### [EXERCISE DETAILS]
Translate this sentence from the forum thread about tiling over underfloor heating into Spanish: "The floor is a sand and cement screed that was NOT poured."

-- BEGIN PASSAGE TO READ --

Discuss New Build UFH Tiling in the DIY Tiling Forum area at TilersForums. The USA and UK Tiling Forum (Also now Aus, Canada, ROI, and more)

J

John Wingfield

Hi all

First post on here as need some advice. We are building a house and have got to the point where the floors need tiling.

The floor is a sand and cement screed that was NOT poured. It has been in the house since August.
The screed contains water based UFH which has not yet been turned on / commissioned.

I am going to be doing the tiling - done plenty before in previous houses, but never onto a screed with UFH. The chap in charge of the build has stated that we need to use a decoupling membrane on the screed to stop the tiles cracking.

I dont believe this is required, as the screed has had plenty of time to dry out (5 months) and I will have expansion joints between each room between the doorways.

Just after others experience / advice on this topic?

Thanks
John
 
J

J Sid

the floor needs turning on and commissioning.
some will say you can get away without an uncoupling membrane but I am in the camp which would advise some sort of uncoupling. There are many out there and not to expensive.

-- END PASSAGE TO READ --
-- BEGIN DATA EXTRACT --

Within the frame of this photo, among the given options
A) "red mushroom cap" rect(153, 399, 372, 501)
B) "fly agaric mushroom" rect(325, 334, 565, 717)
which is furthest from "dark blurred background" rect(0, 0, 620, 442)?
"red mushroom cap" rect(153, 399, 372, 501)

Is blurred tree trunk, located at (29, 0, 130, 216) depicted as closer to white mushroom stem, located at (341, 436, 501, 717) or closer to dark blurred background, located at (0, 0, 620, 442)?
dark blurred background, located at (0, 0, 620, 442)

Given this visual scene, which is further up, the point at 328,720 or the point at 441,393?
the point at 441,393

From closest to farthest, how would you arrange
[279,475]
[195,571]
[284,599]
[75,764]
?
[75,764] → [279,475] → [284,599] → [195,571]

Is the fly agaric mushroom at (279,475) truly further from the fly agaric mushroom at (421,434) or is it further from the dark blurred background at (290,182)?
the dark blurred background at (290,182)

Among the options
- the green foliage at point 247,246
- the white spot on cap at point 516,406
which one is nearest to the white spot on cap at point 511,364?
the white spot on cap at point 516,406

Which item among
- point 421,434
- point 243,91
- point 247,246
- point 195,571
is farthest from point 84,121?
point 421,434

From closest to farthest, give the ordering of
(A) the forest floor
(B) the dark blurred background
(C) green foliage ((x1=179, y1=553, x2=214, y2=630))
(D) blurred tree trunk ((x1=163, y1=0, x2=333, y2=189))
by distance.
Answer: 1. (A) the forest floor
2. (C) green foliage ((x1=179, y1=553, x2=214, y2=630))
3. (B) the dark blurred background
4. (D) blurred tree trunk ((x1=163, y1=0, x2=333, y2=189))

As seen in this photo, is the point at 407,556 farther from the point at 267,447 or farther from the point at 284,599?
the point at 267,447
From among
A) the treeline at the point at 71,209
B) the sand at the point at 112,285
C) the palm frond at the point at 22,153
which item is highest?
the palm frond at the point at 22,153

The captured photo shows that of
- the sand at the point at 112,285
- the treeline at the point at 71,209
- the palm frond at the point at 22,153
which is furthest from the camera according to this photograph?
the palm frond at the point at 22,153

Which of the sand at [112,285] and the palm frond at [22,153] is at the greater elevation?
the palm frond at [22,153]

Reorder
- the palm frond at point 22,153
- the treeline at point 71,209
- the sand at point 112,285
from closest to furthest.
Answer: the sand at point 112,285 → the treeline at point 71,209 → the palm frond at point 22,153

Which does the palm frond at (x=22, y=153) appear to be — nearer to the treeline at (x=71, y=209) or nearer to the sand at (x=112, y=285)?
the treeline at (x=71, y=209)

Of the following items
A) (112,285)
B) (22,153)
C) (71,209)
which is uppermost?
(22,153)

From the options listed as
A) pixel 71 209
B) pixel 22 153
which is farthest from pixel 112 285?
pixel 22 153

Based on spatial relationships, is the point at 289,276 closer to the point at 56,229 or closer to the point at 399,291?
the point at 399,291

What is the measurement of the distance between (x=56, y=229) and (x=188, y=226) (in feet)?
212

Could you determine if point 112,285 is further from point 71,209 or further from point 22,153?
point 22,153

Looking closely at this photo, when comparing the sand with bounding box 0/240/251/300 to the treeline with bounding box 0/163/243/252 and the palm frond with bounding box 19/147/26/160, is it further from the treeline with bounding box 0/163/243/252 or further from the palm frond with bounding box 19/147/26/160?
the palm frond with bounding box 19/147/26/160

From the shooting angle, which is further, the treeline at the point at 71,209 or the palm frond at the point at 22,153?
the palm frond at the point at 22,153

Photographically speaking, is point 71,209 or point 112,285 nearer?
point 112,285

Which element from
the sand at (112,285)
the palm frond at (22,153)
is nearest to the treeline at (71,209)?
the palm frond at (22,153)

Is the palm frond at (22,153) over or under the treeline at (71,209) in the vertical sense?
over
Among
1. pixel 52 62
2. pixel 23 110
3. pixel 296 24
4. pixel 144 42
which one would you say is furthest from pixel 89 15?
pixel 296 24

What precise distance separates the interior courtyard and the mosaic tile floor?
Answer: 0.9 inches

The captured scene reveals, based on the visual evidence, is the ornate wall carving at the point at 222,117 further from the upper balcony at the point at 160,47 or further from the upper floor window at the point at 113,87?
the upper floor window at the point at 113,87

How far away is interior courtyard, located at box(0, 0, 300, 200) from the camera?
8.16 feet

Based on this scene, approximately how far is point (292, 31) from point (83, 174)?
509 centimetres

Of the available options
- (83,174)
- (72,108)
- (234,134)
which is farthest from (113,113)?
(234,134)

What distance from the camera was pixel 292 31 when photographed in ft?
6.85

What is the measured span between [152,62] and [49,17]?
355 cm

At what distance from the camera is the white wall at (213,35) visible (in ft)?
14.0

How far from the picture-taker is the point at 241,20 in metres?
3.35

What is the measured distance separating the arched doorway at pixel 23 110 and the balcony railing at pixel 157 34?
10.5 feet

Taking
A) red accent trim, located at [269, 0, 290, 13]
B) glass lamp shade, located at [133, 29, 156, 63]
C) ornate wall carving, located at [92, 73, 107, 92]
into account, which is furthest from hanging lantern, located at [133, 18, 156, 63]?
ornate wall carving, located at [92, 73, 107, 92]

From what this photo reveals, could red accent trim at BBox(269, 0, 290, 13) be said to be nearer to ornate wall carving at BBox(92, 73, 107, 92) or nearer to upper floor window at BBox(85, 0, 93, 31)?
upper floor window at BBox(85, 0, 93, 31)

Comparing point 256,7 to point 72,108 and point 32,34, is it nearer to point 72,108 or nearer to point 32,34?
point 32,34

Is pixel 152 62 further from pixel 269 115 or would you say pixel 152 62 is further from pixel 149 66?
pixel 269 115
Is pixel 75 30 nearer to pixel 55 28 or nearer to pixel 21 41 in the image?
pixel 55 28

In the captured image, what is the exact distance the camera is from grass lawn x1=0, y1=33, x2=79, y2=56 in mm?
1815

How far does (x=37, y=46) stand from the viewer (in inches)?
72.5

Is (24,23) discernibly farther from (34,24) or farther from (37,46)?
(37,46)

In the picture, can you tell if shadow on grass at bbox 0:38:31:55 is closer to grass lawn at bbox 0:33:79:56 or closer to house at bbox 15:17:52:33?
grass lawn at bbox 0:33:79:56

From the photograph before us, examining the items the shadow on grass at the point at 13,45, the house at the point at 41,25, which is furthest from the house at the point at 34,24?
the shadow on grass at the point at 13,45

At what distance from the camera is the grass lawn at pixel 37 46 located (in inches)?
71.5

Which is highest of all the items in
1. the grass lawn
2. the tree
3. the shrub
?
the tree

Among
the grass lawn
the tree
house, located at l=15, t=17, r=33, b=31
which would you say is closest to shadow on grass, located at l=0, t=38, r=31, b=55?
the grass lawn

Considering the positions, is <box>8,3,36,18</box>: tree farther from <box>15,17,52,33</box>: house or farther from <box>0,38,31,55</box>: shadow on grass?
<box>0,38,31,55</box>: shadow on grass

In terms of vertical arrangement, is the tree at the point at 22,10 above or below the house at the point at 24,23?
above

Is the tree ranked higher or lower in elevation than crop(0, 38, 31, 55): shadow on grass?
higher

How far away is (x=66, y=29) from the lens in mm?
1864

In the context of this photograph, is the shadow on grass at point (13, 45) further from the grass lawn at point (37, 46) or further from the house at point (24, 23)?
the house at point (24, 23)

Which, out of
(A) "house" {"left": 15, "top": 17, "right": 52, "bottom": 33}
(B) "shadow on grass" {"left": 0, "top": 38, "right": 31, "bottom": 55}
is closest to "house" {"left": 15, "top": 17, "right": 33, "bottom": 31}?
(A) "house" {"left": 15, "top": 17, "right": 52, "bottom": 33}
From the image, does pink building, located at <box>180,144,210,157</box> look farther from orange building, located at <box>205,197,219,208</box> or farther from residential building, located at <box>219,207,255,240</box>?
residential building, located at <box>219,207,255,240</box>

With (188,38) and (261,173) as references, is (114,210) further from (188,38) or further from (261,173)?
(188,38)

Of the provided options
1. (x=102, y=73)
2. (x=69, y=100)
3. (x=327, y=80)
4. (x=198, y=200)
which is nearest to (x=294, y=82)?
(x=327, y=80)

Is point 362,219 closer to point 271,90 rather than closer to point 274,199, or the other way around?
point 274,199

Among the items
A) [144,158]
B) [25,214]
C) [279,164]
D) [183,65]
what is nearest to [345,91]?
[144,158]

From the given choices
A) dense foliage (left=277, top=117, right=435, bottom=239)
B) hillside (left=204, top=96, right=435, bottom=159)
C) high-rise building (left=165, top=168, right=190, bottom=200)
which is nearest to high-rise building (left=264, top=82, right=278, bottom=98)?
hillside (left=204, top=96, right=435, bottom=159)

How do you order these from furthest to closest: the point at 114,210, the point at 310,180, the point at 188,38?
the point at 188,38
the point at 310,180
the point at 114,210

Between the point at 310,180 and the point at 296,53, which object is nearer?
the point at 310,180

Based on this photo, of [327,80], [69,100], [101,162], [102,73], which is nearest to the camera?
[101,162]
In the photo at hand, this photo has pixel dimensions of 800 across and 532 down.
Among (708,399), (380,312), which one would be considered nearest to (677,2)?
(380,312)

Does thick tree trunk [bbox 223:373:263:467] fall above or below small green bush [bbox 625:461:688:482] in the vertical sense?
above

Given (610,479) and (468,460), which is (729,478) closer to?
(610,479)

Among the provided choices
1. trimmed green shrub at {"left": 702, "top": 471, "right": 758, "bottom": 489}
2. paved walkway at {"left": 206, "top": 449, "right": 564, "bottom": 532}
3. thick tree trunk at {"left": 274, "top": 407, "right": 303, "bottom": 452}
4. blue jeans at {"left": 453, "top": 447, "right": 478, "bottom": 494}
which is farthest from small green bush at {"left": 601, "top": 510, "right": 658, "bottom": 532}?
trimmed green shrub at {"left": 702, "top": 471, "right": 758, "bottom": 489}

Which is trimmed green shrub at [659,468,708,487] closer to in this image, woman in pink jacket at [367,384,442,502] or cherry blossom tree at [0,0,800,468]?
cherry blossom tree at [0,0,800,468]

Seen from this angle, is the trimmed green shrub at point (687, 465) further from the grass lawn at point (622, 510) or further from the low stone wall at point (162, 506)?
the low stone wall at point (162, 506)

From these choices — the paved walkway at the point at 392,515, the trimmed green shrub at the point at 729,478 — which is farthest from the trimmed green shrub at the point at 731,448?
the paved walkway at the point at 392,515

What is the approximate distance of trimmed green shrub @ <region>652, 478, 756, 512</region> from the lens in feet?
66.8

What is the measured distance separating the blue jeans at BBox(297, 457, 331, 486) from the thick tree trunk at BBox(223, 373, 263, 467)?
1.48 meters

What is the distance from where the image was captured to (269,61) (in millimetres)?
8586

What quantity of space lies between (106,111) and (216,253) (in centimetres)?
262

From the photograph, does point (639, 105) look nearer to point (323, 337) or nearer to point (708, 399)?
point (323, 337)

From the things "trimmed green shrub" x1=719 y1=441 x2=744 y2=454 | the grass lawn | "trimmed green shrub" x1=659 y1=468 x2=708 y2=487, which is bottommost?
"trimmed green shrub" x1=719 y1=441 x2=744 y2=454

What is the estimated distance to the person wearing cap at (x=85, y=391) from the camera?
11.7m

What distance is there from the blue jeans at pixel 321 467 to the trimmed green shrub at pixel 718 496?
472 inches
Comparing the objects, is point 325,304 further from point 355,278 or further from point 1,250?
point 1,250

-- END DATA EXTRACT --

### [ANSWER TO THE PROBLEM]
El suelo es una solera de arena y cemento que NO se vertió.